● **Page excerpt**:

BEGIN

Xinhua via AP / Liu Rui, File

MANILA, Philippines — The Senate should play a more active role in the Philippines' foreign policy, Senate Minority Leader Franklin Drilon said in a radio interview on Sunday.

"The Senate should have strong resolve. This is a challenge to the new leadership: We must assert the Senate’s role in foreign relations. We must condemn this creeping invasion of our territory and sovereignty," Drilon said.

Drilon's statement comes after the reported deployment of long-range bombers to Woody Island in the South China Sea.

"Chinese bombers including the H-6K conduct takeoff and landing training on an island reef at a southern sea area," read China's state-run People’s Daily said in a tweet.

According to Washington-based think tank Asia Maritime Transparency Initiative, China can use the H-6K bomber to cover most of the Southeast Asian region.

"Nearly all of the Philippines falls within the radius of the bombers, including Manila and all five Philippine military bases earmarked for development under the US-Philippines Enhanced Defense Cooperation Agreement," AMTI also said.

President Rodrigo Duterte, whose administration has chosen to focus on investments from and better relations with China and not on the 2016 ruling by an international arbitral tribunal that the regional giant's nine-dash-line claim has no basis in international law, has said there is little the Philippines can do about the situation now.

"What will we arm ourselves with if there's a war? Will we resort to slapping each other? I couldn't even buy myself a rifle. It was given to me. So how will we even fight with the Chinese?" the president of the Republic of the Philippines is quoted as saying in a speech in Cebu on Saturday.

END

● **Activity A**:
Do these statements agree with the news report on Chinese bombers and the Philippine Senate? Answer yes or no for each and quote the words of the report that decide it. (i) Drilon spoke in a radio interview on Sunday. (ii) The long-range bombers were reportedly deployed to Woody Island. (iii) Duterte made the quoted remarks in a speech in Manila.
● **Activity B**:
Reproduce the news report on Chinese bombers and the Philippine Senate from "Drilon's statement comes" up to and including "in a tweet.".

● **Supplied material**:

BEGIN

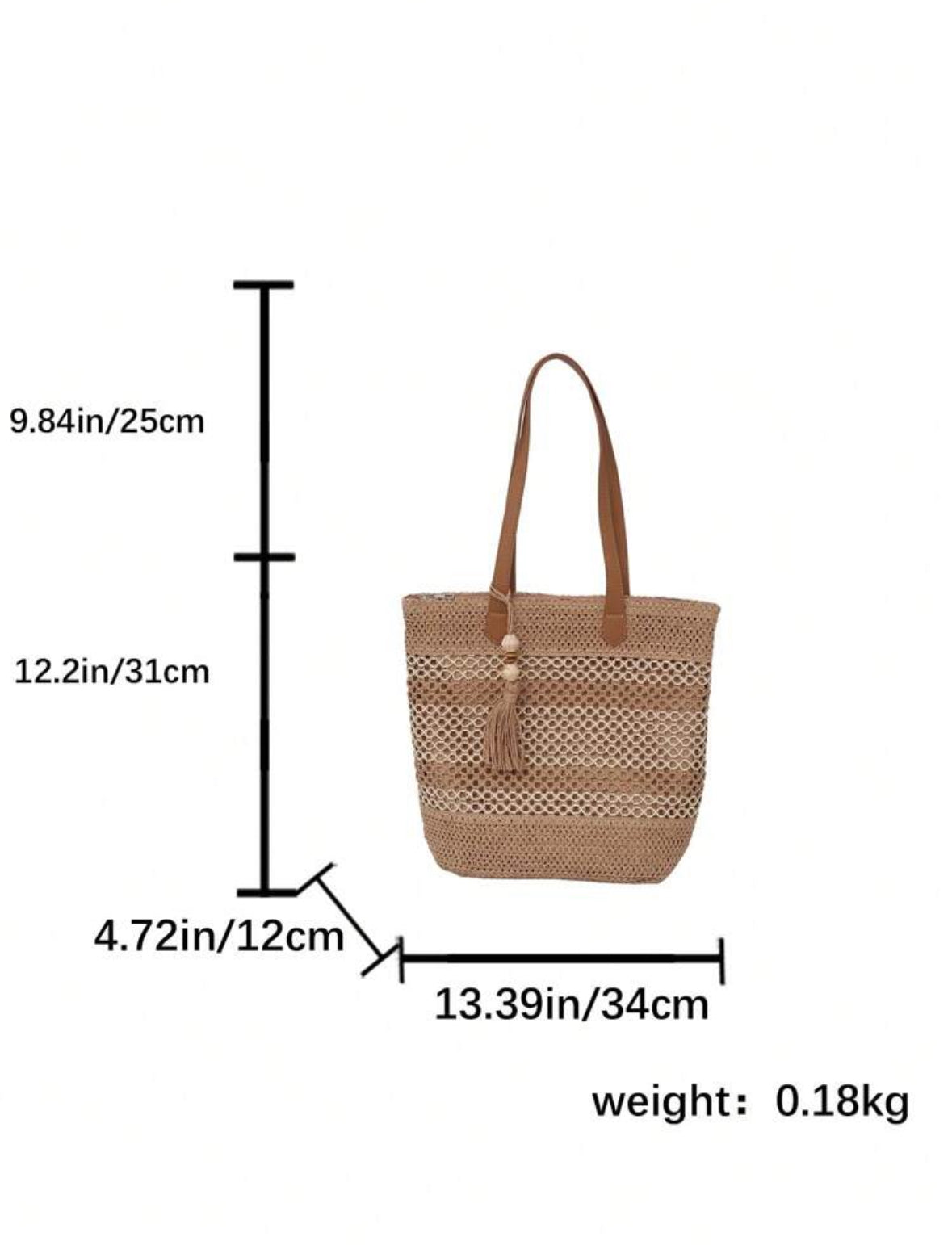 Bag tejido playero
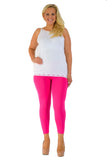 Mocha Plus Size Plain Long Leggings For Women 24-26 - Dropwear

END

● **Result A**:
(i) Yes: "said in a radio interview on Sunday"
(ii) Yes: "the reported deployment of long-range bombers to Woody Island in the South China Sea"
(iii) No: "in a speech in Cebu on Saturday"

● **Result B**:
Drilon's statement comes after the reported deployment of long-range bombers to Woody Island in the South China Sea.

"Chinese bombers including the H-6K conduct takeoff and landing training on an island reef at a southern sea area," read China's state-run People’s Daily said in a tweet.